7D-Clarin-Argentina

Javier Jorquera,

Correspondent (South America)

 

BUENOS AIRES - Many people were expecting the 7D (for December 7) on which the monopoly Clarín were to give up some of their licenses and comply with the new law in effect since 2009. But none of this happened, because on December 6 the Supreme Court set out its judgement . It extended the term of the injunction, that meant that the Articles 45 and 161 of the new law would continue on stand by, and the Clarin Grop would remain being the largest mass media monopoly of Argentina.

Given this situation, the Argentine government decided to submit a “per saltum”. Legally, per saltum is the possibility of a higher court to intervene ex officio or upon request of a party, in the knowledge of court cases bypassing the normal stages of intervention of the courts of first and second instance.
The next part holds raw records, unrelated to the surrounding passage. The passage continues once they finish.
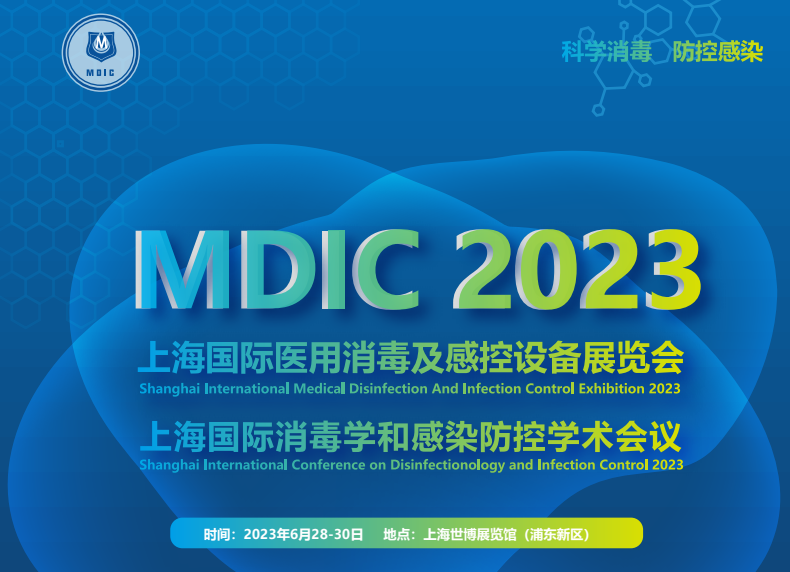 MDIC

科学消毒　防控感染

MDIC 2023

上海国际医用消毒及感控设备展览会

Shanghai International Medical Disinfection And Infection Control Exhibition 2023

上海国际消毒学和感染防控学术会议

Shanghai International Conference on Disinfectionology and Infection Control 2023

时间：2023年6月28-30日　地点：上海世博展览馆（浦东新区）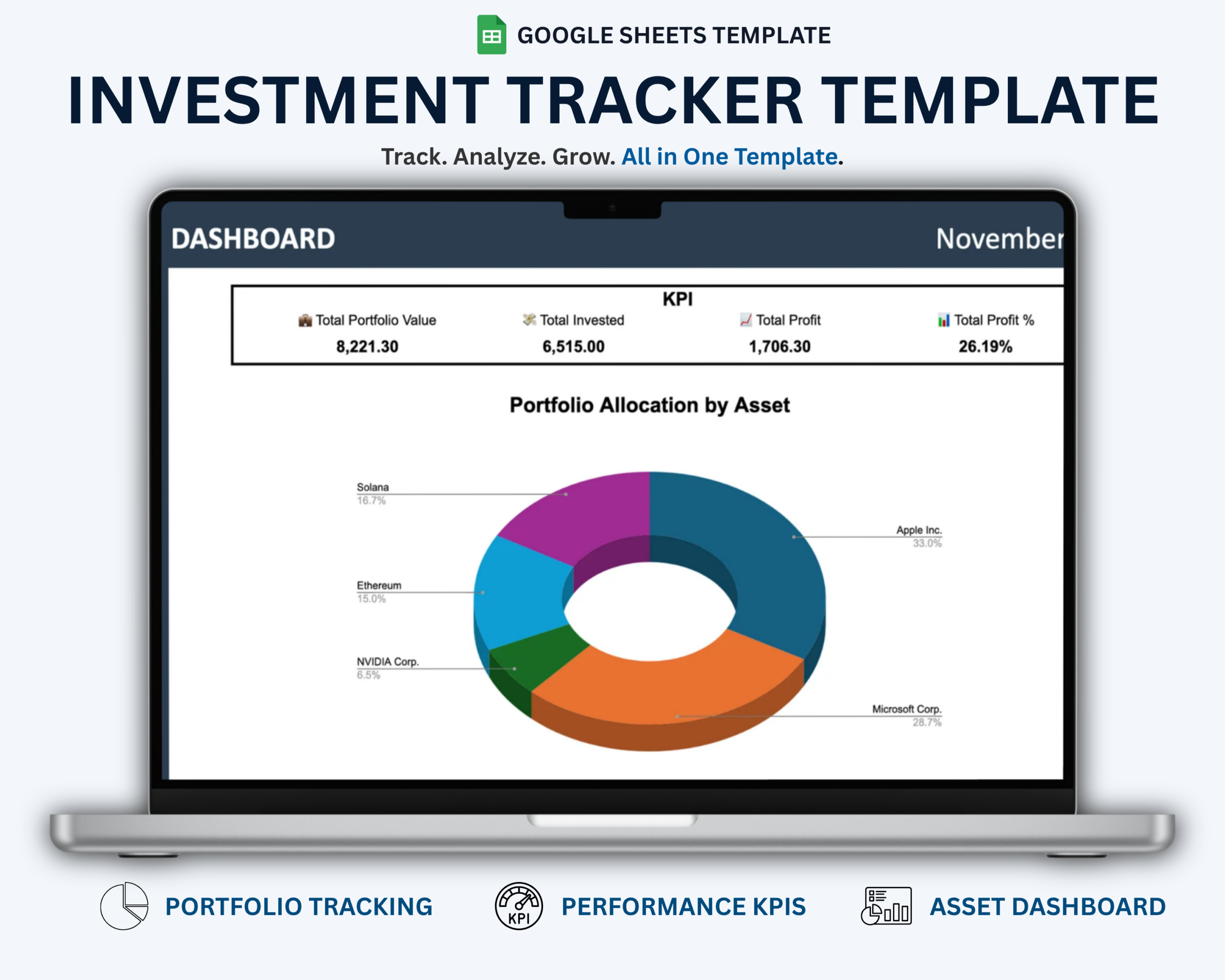 GOOGLE SHEETS TEMPLATE

INVESTMENT TRACKER TEMPLATE

Track. Analyze. Grow. All in One Template.

DASHBOARD

November

KPI

| Total Portfolio Value | Total Invested | Total Profit | Total Profit % |
|---|---|---|---|
| 8,221.30 | 6,515.00 | 1,706.30 | 26.19% |

Portfolio Allocation by Asset

Solana
16.7%

Ethereum
15.0%

NVIDIA Corp.
6.5%

Apple Inc.
33.0%

Microsoft Corp.
28.7%

PORTFOLIO TRACKING

KPI

PERFORMANCE KPIS

ASSET DASHBOARD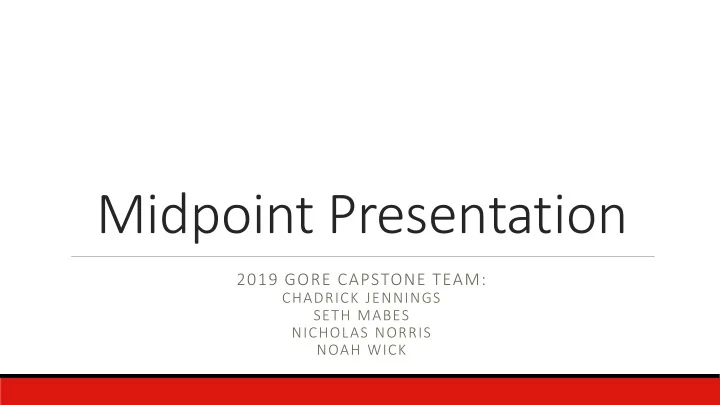 Midpoint Presentation

2019 GORE CAPSTONE TEAM:
CHADRICK JENNINGS
SETH MABES
NICHOLAS NORRIS
NOAH WICK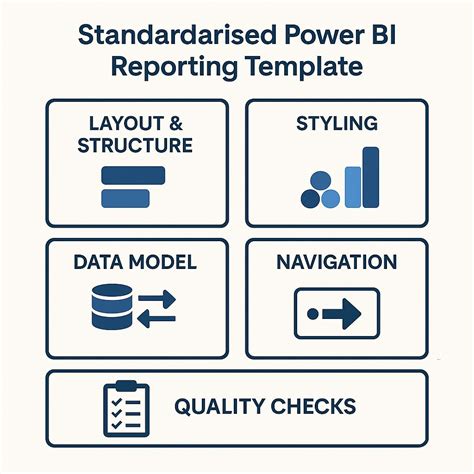 Standardarised Power BI Reporting Template

LAYOUT & STRUCTURE

STYLING

DATA MODEL

NAVIGATION

QUALITY CHECKS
But Judge Alfonso declared constitutional the New Media Law 26,522 holding that there was no justification to declare the law unconstitutional and that if Clarín felt affected by the application of the law, it could seek compensation. Although the judgement is firm, it is not final, which means that is approved in the first instance.
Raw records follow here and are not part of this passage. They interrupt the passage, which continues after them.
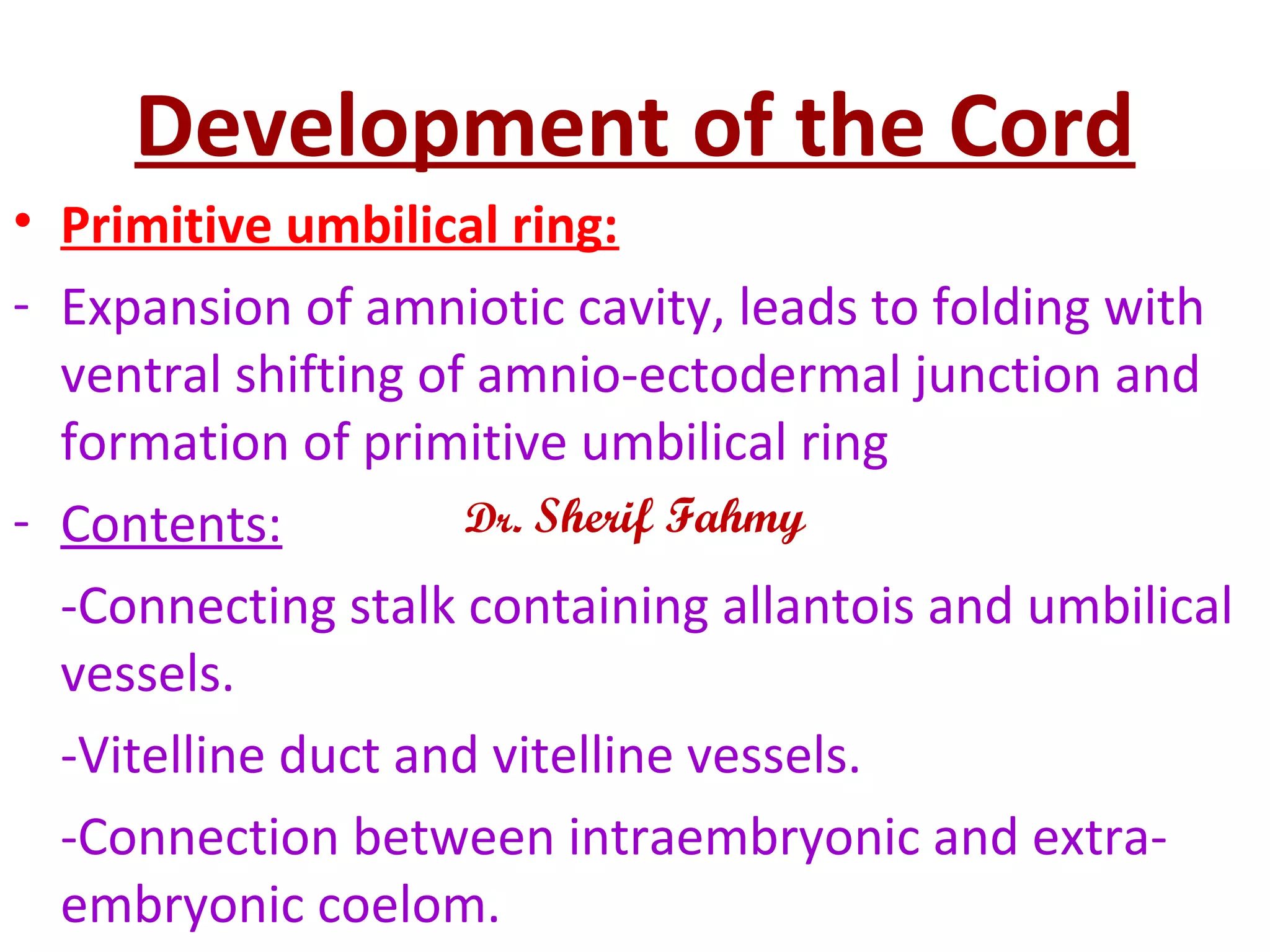 Development of the Cord

• Primitive umbilical ring:

- Expansion of amniotic cavity, leads to folding with ventral shifting of amnio-ectodermal junction and formation of primitive umbilical ring

- Contents:

Dr. Sherif Fahmy

-Connecting stalk containing allantois and umbilical vessels.

-Vitelline duct and vitelline vessels.

-Connection between intraembryonic and extra-embryonic coelom.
However, in the last hours, the Supreme Court rejected the request per saltum made by the government, which means a new shelter for the Clarin Group and therefore, the extension of the injunction without having the articles in question reviewed. Moreover, the holder of AFSCA, Martín Sabatella, requested that the judicial fair (time of vacations) was enabled in order to decide the law’s destiny.

But between appeals of either sides, one might as well ask how acceptable is that a law in effect since 2009 and that was discussed and approved by the legislature cannot enjoy full force due to the constraints of powerful monopolies?